Слабый отсвет фонаря внезапно сдвинулся со стенок и пласта, пропал в пространстве и серым свечением подсветил небольшую каверну, находящуюся в самом конце прохода.
— Fater, to jo, Jůsef, syn Půndźaúka, je ze mnům Koćik, co go znoće juž, Walek, syn Środy, I tyn kapelůnek, o kerym my wům godali (Отче, это я, Юзеф, сын Понедельника, а со мной Кочик, уже отцу известный, Валек, сын Среды, и тот самый викарий, про которого мы отцу говорили — силезск.).
— Kommen Sie (проходите — нем.), — отозвался хрипящий голос.
Вползли вовнутрь.

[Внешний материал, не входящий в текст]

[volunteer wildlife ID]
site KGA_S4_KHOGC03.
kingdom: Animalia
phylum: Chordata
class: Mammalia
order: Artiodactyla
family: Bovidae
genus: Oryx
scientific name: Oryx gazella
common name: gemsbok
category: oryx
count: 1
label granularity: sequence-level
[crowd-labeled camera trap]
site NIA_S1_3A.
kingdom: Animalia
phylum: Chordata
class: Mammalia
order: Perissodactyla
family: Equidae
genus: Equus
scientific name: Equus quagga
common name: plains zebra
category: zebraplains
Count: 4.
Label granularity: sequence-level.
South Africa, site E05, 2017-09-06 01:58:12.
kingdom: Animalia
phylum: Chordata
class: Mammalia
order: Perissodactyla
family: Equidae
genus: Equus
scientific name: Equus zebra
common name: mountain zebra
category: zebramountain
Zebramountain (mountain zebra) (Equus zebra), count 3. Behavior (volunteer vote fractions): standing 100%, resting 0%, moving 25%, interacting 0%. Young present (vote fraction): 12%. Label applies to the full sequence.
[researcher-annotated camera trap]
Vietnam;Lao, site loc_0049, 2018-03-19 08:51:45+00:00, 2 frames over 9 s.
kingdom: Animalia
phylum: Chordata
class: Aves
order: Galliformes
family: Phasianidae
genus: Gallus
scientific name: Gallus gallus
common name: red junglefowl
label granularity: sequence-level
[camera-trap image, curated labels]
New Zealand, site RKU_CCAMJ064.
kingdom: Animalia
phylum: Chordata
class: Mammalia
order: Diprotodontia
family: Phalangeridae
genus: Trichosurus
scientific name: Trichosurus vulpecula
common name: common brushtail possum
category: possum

Высота каверны не превышала метра и семидесяти сантиметров, при всем том она не была больше обычной комнаты в квартире. Под одной из стенок в угольной породе была выбита ниша, которая должна была служить обитателю каверны лежанкой, с другой находился короткий штрек, заканчивающийся небольшой выработкой, у выхода стояли три старых деревянных ведра, наполненные комьями угля.
Обитатель камеры сидел на лежанке. Когда свет фонаря Герда упал на него, ксёндзу Янеку пришлось напрячь зрение, чтобы отличить фигуру от окружавших ее стен, так как была она практически вся черной. Поблескивали только лишь белки глаз, ногти и нити не окрашенной угольной пылью седины в длинных, превратившихся в колтун волосах, соединявшихся с бородой патриарха. Все вместе, щетина и волосы, окружали гривой небольшую голову. Штаны и куртка давно уже превратились в рванье. Сейчас, уже сотни раз залатанные, связанные друг с другом, они образовали мастерскую конструкцию, которая едва-едва прикрывала тело. Из этих лохмотьев выглядывали руки и ноги, худые, но жилистые, а по сути даже мускулистые, покрытые черной кожей. Черной не негритянским коричневым оттенком, но окрашенной угольной пылью, что втерлась в слои ткани, а кожа, совершенно бледная по причине отсутствия солнца, восприняла ее как пигмент.